**Material shown:**
++++++++

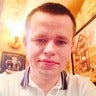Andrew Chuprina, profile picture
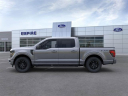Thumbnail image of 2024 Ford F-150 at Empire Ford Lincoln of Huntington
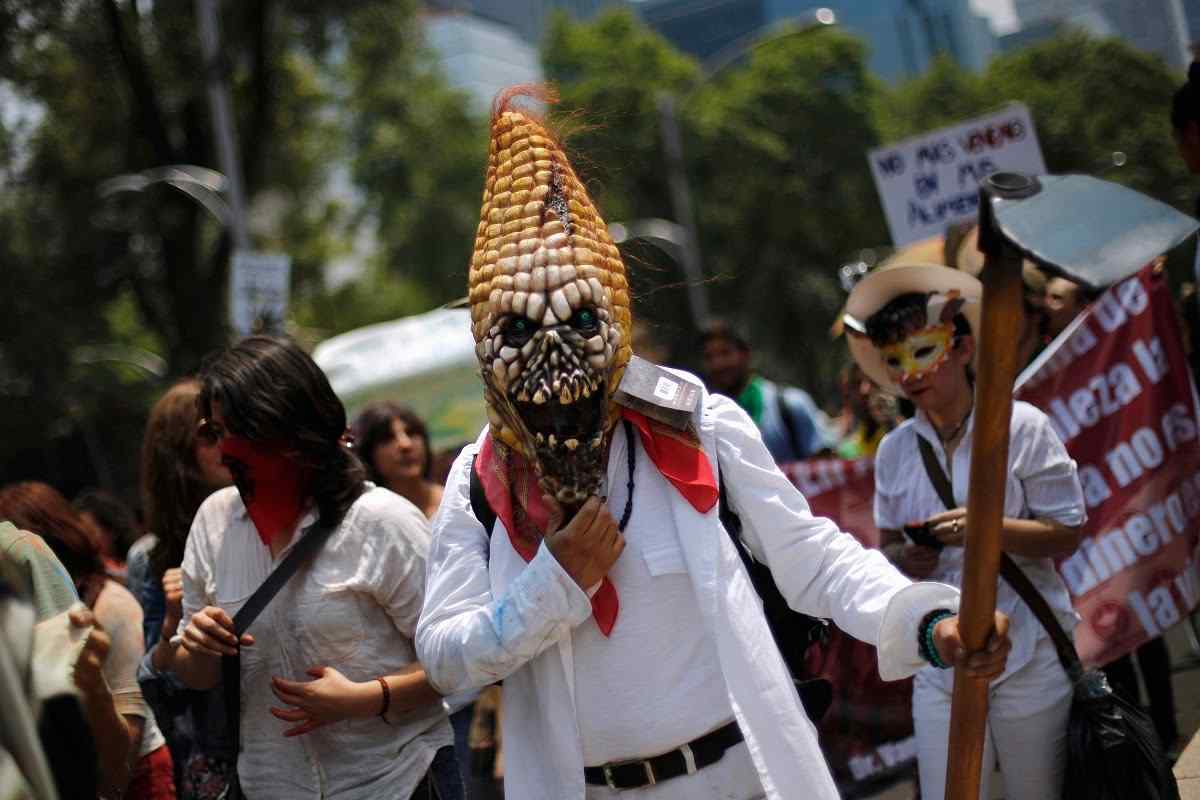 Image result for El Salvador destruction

++++++++

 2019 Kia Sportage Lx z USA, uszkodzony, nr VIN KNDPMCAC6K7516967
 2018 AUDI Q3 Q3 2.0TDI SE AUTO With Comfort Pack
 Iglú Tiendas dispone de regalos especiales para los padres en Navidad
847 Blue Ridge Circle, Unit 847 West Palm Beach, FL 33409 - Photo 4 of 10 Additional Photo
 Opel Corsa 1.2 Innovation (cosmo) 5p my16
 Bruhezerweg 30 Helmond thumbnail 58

++++++++

**Aim of the task:** Which lines above contain the word "Innovation"? Pick out each one and copy it in full.

**Answer below:**
 Opel Corsa 1.2 Innovation (cosmo) 5p my16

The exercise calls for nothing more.